Quase todo mundo já viveu o momento em que recebe algo bom demais para acreditar e, em vez de confiar, corre para garanti-lo à força. Foi exatamente aí que Jeroboão errou: recebeu um reino das mãos de Deus e o perdeu tentando protegê-lo com as próprias mãos.
Jeroboão era efraimita, filho da viúva Zerua, e servia como oficial de Salomão, encarregado do trabalho forçado (1 Reis 11:26,28). Por causa da idolatria de Salomão, o profeta Aías o encontrou no caminho, rasgou o manto em doze pedaços e anunciou: “Saiba que vou rasgar o reino das mãos de Salomão e dar a você dez tribos” (1 Reis 11:31). Ameaçado de morte, fugiu para o Egito.
Com a morte de Salomão, seu filho Roboão herdou o trono e endureceu o jugo sobre o povo. O reino se rompeu, e as dez tribos do norte fizeram Jeroboão rei de Israel (1 Reis 12:20).
Foi então que a promessa virou medo. Temendo que o povo, ao subir a Jerusalém para adorar, voltasse a se apegar à casa de Davi, Jeroboão fez dois bezerros de ouro e disse: “Aqui estão os seus deuses, ó Israel, que tiraram vocês do Egito” (1 Reis 12:28). Nomeou sacerdotes que não eram levitas e criou festas próprias.
Um profeta foi enviado para condenar o altar de Betel diante dele; o altar se rachou e a mão do rei ficou paralisada ao tentar prendê-lo.
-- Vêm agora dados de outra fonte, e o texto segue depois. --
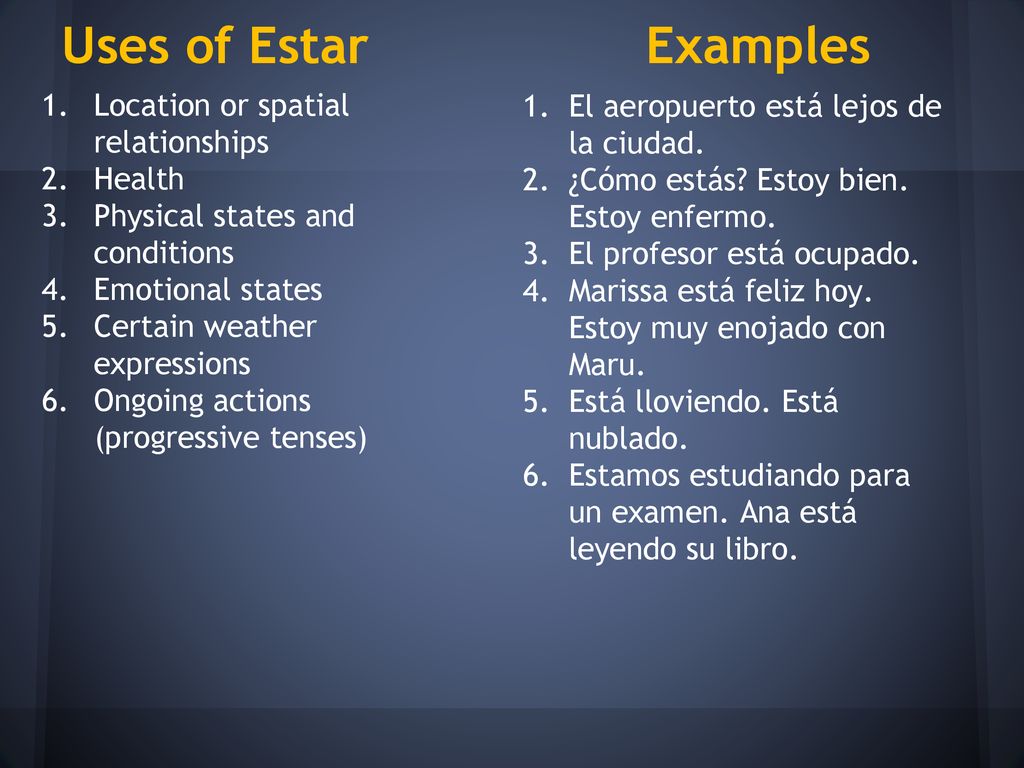 Uses of Estar

1. Location or spatial relationships
2. Health
3. Physical states and conditions
4. Emotional states
5. Certain weather expressions
6. Ongoing actions (progressive tenses)

Examples

1. El aeropuerto está lejos de la ciudad.
2. ¿Cómo estás? Estoy bien. Estoy enfermo.
3. El profesor está ocupado.
4. Marissa está feliz hoy. Estoy muy enojado con Maru.
5. Está lloviendo. Está nublado.
6. Estamos estudiando para un examen. Ana está leyendo su libro.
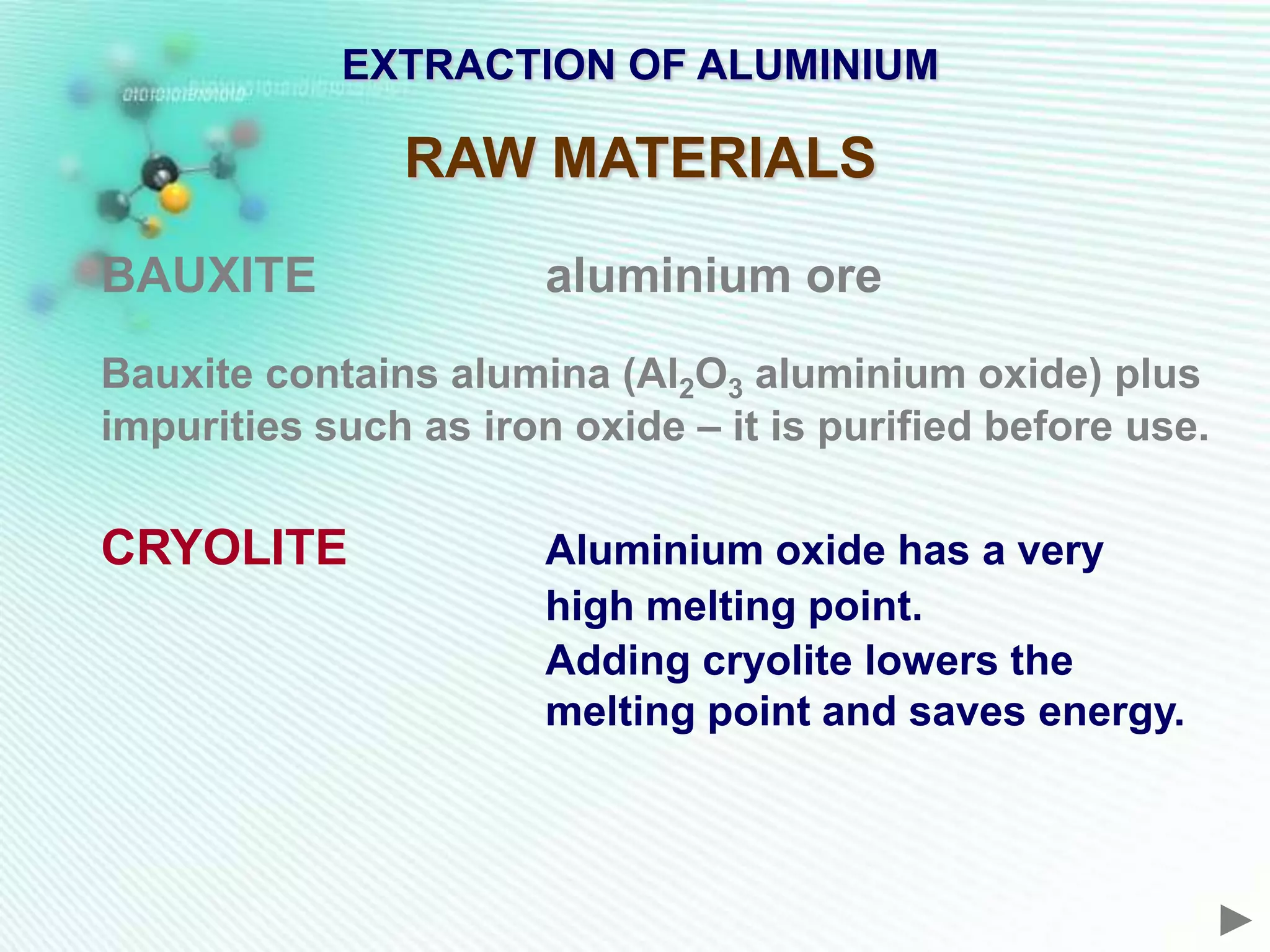 EXTRACTION OF ALUMINIUM

RAW MATERIALS

BAUXITE

aluminium ore

Bauxite contains alumina ($Al_2O_3$ aluminium oxide) plus impurities such as iron oxide – it is purified before use.

CRYOLITE

Aluminium oxide has a very high melting point.
Adding cryolite lowers the melting point and saves energy.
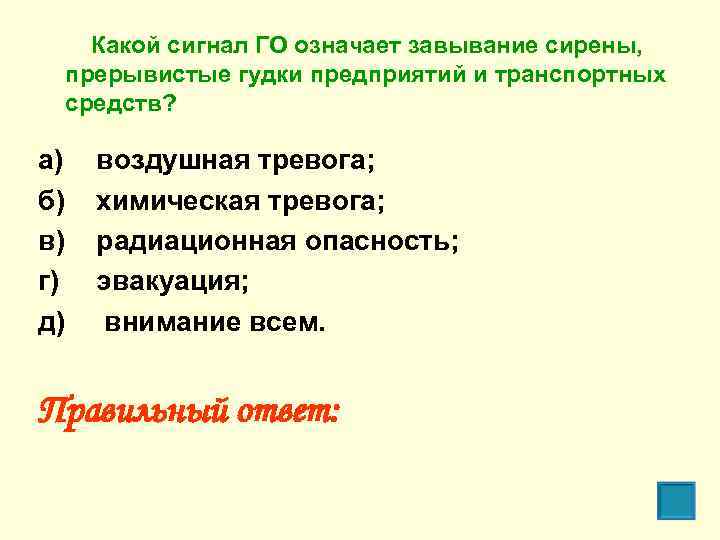 Какой сигнал ГО означает завывание сирены, прерывистые гудки предприятий и транспортных средств?

а) воздушная тревога;
б) химическая тревога;
в) радиационная опасность;
г) эвакуация;
д) внимание всем.

Правильный ответ:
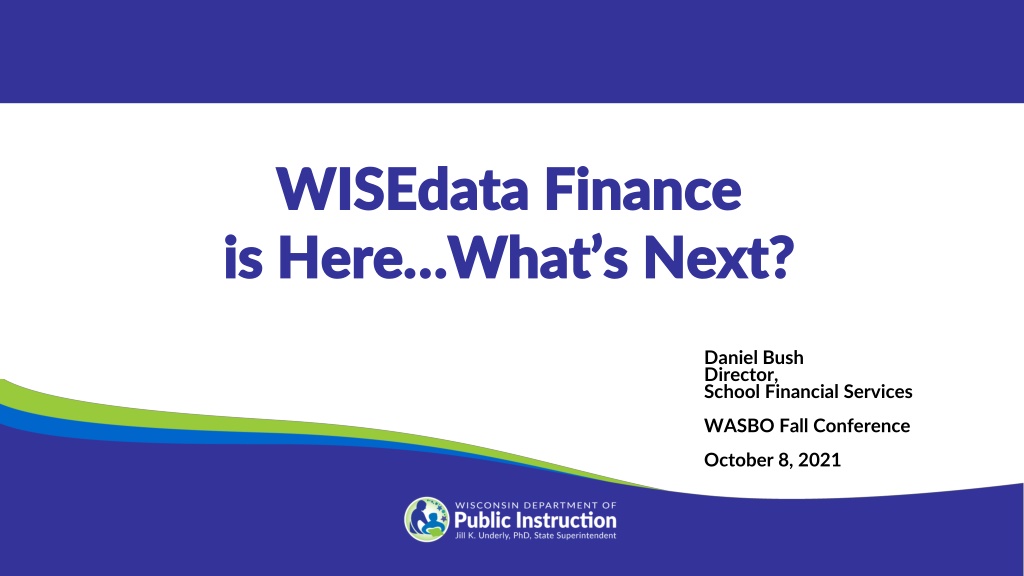 WISEdata Finance
is Here…What's Next?

Daniel Bush
Director,
School Financial Services

WASBO Fall Conference

October 8, 2021

WISCONSIN DEPARTMENT OF
Public Instruction
Jill K. Underly, PhD, State Superintendent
Mesmo depois desse sinal, Jeroboão não voltou atrás (1 Reis 13:1-6,33-34).
Anos depois, com o filho gravemente doente, Jeroboão disfarçou a esposa para consultar o mesmo Aías, agora velho e cego. O profeta a reconheceu pelos passos e anunciou a morte do menino e o fim da dinastia (1 Reis 14:1-16).
Jeroboão reinou vinte e dois anos, sempre em guerra com Roboão (1 Reis 14:20,30). Décadas depois, a Bíblia ainda descrevia outros reis de Israel com a mesma frase: “andou em todos os caminhos de Jeroboão, filho de Nebate, e no pecado que ele tinha levado Israel a cometer” (1 Reis 16:26).
A pergunta que sobra para o leitor de hoje é simples: quando Deus dá algo bom, confiamos nele para sustentar, ou fabricamos nossa própria garantia? A idolatria raramente troca de deus; ela apenas troca de forma.